Antara Pelindung dan Ancaman: Mengapa Kepercayaan Publik Tergerus terhadap Polisi?
Jayantara-News.com, Jabar
Polisi seharusnya menjadi garda terdepan dalam menegakkan hukum dan melindungi masyarakat. Namun, realitas di lapangan menunjukkan paradoks yang mengkhawatirkan: banyak warga justru merasa cemas atau takut saat berhadapan dengan aparat penegak hukum. Ketakutan ini bukan tanpa alasan, melainkan berakar pada pengalaman historis, sosial, serta berbagai insiden yang mencoreng citra kepolisian.

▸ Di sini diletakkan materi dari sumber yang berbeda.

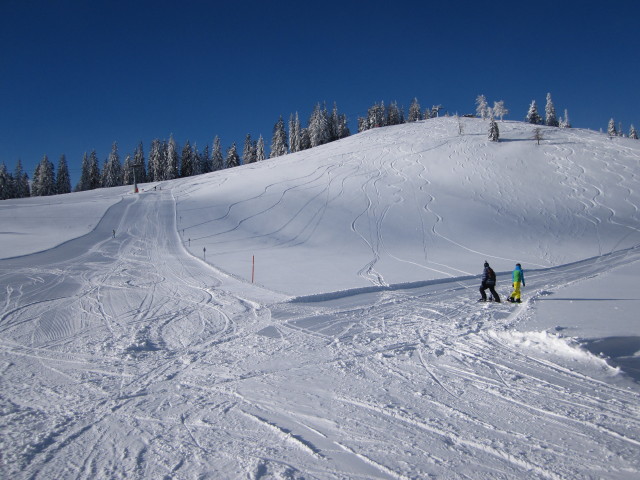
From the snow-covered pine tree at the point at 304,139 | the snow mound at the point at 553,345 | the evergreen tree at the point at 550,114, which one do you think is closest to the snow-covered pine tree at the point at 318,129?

Penyalahgunaan Wewenang: Luka Lama yang Tak Kunjung Sembuh
Pengamat kebijakan publik, Agus Chepy Kurniadi, menegaskan bahwa salah satu faktor utama yang menimbulkan ketidakpercayaan publik adalah penyalahgunaan wewenang oleh oknum polisi.
“Kasus-kasus kekerasan berlebihan, pungutan liar, serta tindakan represif terhadap warga sipil telah menciptakan stigma bahwa polisi lebih sering bertindak sebagai alat penindas daripada pelindung,” ujarnya dalam diskusi bersama tokoh masyarakat.
Ketimpangan dalam penerapan hukum juga menjadi pemicu utama. “Ketika hukum tajam ke bawah tetapi tumpul ke atas, masyarakat akan merasa tidak ada keadilan. Ini yang membuat kepercayaan publik terhadap polisi terus menurun,” tambahnya.
Selain itu, Agus Chepy menyoroti budaya birokrasi yang kaku dan kurangnya transparansi dalam penyelesaian kasus. Banyak warga merasa laporannya tidak ditindaklanjuti dengan serius atau bahkan mengalami intimidasi saat menuntut keadilan.
“Alih-alih mendapatkan perlindungan, mereka justru takut menjadi korban dari sistem yang korup,” tegasnya.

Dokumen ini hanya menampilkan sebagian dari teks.